Monday (St. Patrick's Day) we were all home together. Husband's car had a bad battery and a million other things. We picked a not small number of things to do to get the car running well because we really can't do 2 car payments so we need it to run for at least a few more years.
AND the dealer called and told us the new to us car wouldn't be ready til Thursday or Friday.
Tuesday Husband went to work and the kids and I were home. I got the phone call about the Echo finally. It's not nothing and we are even going to do another Echo to determine the plan of action. This was reading Sunrise on the Reaping day.
Wednesday we thought Husband's car would be ready. He came home from work a little early. We got the phone call that SUPRISE the new to us car was ready and I immediately called the bank to up my spending limit to pay for the down payment.
We bought a car. And I will write all about it another time but I have a lot of feelings about it.
Yesterday we picked up Husband's car. And it wasn't cheap but it does run really nicely.

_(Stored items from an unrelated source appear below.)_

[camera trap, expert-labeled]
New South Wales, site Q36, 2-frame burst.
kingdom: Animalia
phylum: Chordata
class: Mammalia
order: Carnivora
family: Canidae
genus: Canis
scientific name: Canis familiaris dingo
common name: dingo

And today is Friday. It's been a long, emotional, expensive 2 weeks. My new car is the only car in the parking lot. (Besides
the stupid van.) And we won't know about M's heart for a while. I am still not worried because I don't have the emotions for that.
Today I sat with Jesus in Adoration and I just admitted to him that I am weary. And mad.
If the lesson was about humility, well I asked for a lot of help this week. Getting people to piano festivals and lessons, borrowing cars, asking for prayers. I am thankful for my friends who were able to help so I don't think gratitude is the problem but if He wants me to be grateful I am.
I don't know what the reasoning for all this to happen in a 2-week span was. My soul is tired. 2 cars, a cancelled trip (with tickets to things that we couldn't get money back for), my daughter's heart and my FIL's health being not great. Among all the rest of the day-to-day life things, I am just emotionally done.
Oh, plus I have a paperweight of a car that I don't know what to do with. We bought our car from a different dealer than where it is. Where it is would have given us a lowball but still something amount as a trade-in. But now we need to get rid of it somehow.
Junk cars are a racket. It has a 2-month-old battery, a full tank of gas, and no rust anywhere. They could sell the doors alone for more than $25 each so getting $100 is insulting. Hopefully, Jesus has a plan for that too.
So... that's my story. There's been plenty of God moments mixed in with the challenges. And I have always lived by the theme that "If a problem can be solved with money it isn't a problem." And yes, most of these things are inconveniences and not life-or-death problems but there's a few health things mixed in there that are in fact not solvable with money.
I know we will get through it. But it was a lot in a short little time.